Google filed an informal appeal against that order in July, arguing that the order amounted to censorship, would restrict the public's right to information, and sought to extend French law outside French borders.
On Monday, CNIL turned down Google's request, saying it considered Google's various domain names merely as different paths to the same processing operation; limiting the right to be forgotten only to some domains would make it easy to circumvent.
CNIL also rejected Google's accusation that it was going beyond its jurisdiction, saying that it just wants non-European companies to respect European laws when offering their services in Europe.
There seems to be little pressure on Google to comply: It took CNIL a year after the CJEU ruling to ask Google extend the right to be forgotten to google.com and now, four months later, it is merely threatening to appoint someone to report to its sanctions committee "with a view of obtaining a ruling on this matter."
This case shows how little power the multiplicity of national privacy regulators have to defend the European Union's 500 million citizens, and highlights the tangle of different legal regimes that hamper multinational companies hoping to serve them.

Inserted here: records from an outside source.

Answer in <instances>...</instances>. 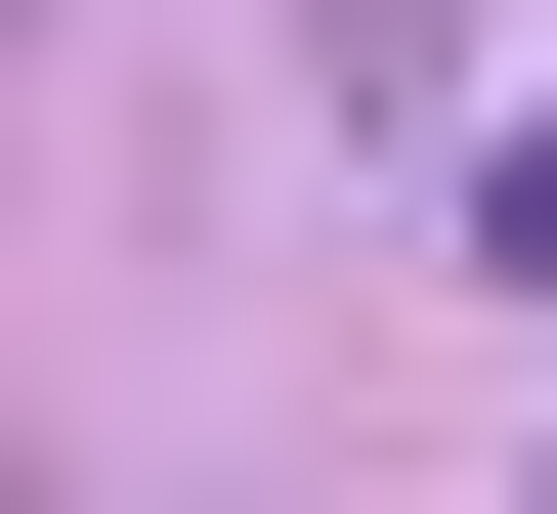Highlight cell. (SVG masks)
<instances>
[{
    "instance_id": "cell-1",
    "label": "cell",
    "mask_w": 557,
    "mask_h": 514,
    "mask_svg": "<svg viewBox=\"0 0 557 514\" xmlns=\"http://www.w3.org/2000/svg\"><path fill=\"white\" fill-rule=\"evenodd\" d=\"M515 300H557V129H515Z\"/></svg>"
}]
</instances>
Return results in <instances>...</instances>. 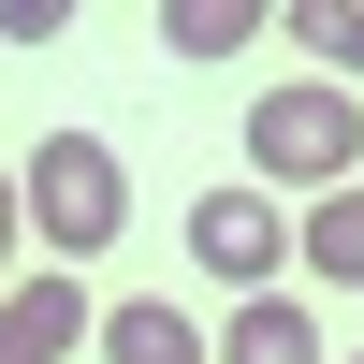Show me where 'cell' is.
Listing matches in <instances>:
<instances>
[{"mask_svg": "<svg viewBox=\"0 0 364 364\" xmlns=\"http://www.w3.org/2000/svg\"><path fill=\"white\" fill-rule=\"evenodd\" d=\"M190 262H204V277H233V291L262 306V291H277V262H291L277 190H204V204H190Z\"/></svg>", "mask_w": 364, "mask_h": 364, "instance_id": "3", "label": "cell"}, {"mask_svg": "<svg viewBox=\"0 0 364 364\" xmlns=\"http://www.w3.org/2000/svg\"><path fill=\"white\" fill-rule=\"evenodd\" d=\"M291 44H306L321 87H350L364 73V0H291Z\"/></svg>", "mask_w": 364, "mask_h": 364, "instance_id": "8", "label": "cell"}, {"mask_svg": "<svg viewBox=\"0 0 364 364\" xmlns=\"http://www.w3.org/2000/svg\"><path fill=\"white\" fill-rule=\"evenodd\" d=\"M102 364H219V336H190V306L132 291V306H102Z\"/></svg>", "mask_w": 364, "mask_h": 364, "instance_id": "5", "label": "cell"}, {"mask_svg": "<svg viewBox=\"0 0 364 364\" xmlns=\"http://www.w3.org/2000/svg\"><path fill=\"white\" fill-rule=\"evenodd\" d=\"M248 29H262V0H175V15H161V44H175V58H233Z\"/></svg>", "mask_w": 364, "mask_h": 364, "instance_id": "9", "label": "cell"}, {"mask_svg": "<svg viewBox=\"0 0 364 364\" xmlns=\"http://www.w3.org/2000/svg\"><path fill=\"white\" fill-rule=\"evenodd\" d=\"M15 190H29V233H44V262H58V277H73V262H102L117 233H132V161H117L87 117L29 146V175H15Z\"/></svg>", "mask_w": 364, "mask_h": 364, "instance_id": "1", "label": "cell"}, {"mask_svg": "<svg viewBox=\"0 0 364 364\" xmlns=\"http://www.w3.org/2000/svg\"><path fill=\"white\" fill-rule=\"evenodd\" d=\"M0 321H15V350H29V364H58L73 336H102V306H87V277H58V262L0 291Z\"/></svg>", "mask_w": 364, "mask_h": 364, "instance_id": "4", "label": "cell"}, {"mask_svg": "<svg viewBox=\"0 0 364 364\" xmlns=\"http://www.w3.org/2000/svg\"><path fill=\"white\" fill-rule=\"evenodd\" d=\"M336 364H364V350H336Z\"/></svg>", "mask_w": 364, "mask_h": 364, "instance_id": "12", "label": "cell"}, {"mask_svg": "<svg viewBox=\"0 0 364 364\" xmlns=\"http://www.w3.org/2000/svg\"><path fill=\"white\" fill-rule=\"evenodd\" d=\"M15 248H29V190H15V161H0V291H15Z\"/></svg>", "mask_w": 364, "mask_h": 364, "instance_id": "10", "label": "cell"}, {"mask_svg": "<svg viewBox=\"0 0 364 364\" xmlns=\"http://www.w3.org/2000/svg\"><path fill=\"white\" fill-rule=\"evenodd\" d=\"M291 248H306L336 291H364V175H350V190H321L306 219H291Z\"/></svg>", "mask_w": 364, "mask_h": 364, "instance_id": "7", "label": "cell"}, {"mask_svg": "<svg viewBox=\"0 0 364 364\" xmlns=\"http://www.w3.org/2000/svg\"><path fill=\"white\" fill-rule=\"evenodd\" d=\"M0 364H29V350H15V321H0Z\"/></svg>", "mask_w": 364, "mask_h": 364, "instance_id": "11", "label": "cell"}, {"mask_svg": "<svg viewBox=\"0 0 364 364\" xmlns=\"http://www.w3.org/2000/svg\"><path fill=\"white\" fill-rule=\"evenodd\" d=\"M219 364H336V350H321V321L291 306V291H262V306L219 321Z\"/></svg>", "mask_w": 364, "mask_h": 364, "instance_id": "6", "label": "cell"}, {"mask_svg": "<svg viewBox=\"0 0 364 364\" xmlns=\"http://www.w3.org/2000/svg\"><path fill=\"white\" fill-rule=\"evenodd\" d=\"M248 161H262V190H350L364 175V102L350 87H321V73H291V87H262L248 102Z\"/></svg>", "mask_w": 364, "mask_h": 364, "instance_id": "2", "label": "cell"}]
</instances>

Those are two of the problems the European Commission hopes to solve with the introduction of the General Data Protection Regulation, the first update of the EU's common legislation on privacy since 1995. The Commission, European Parliament and European Council could agree by the end of this year on a final legislative text, which would take effect by the end of 2017.
For companies like Google, the legislation would be a mixed blessing: On the one hand, it would only have to deal with a single European privacy regulator, but on the other it could face fines of up to 5 percent of its worldwide revenue for breaking the rules, rather than the derisory tens of thousands of euros it could be ordered to pay today.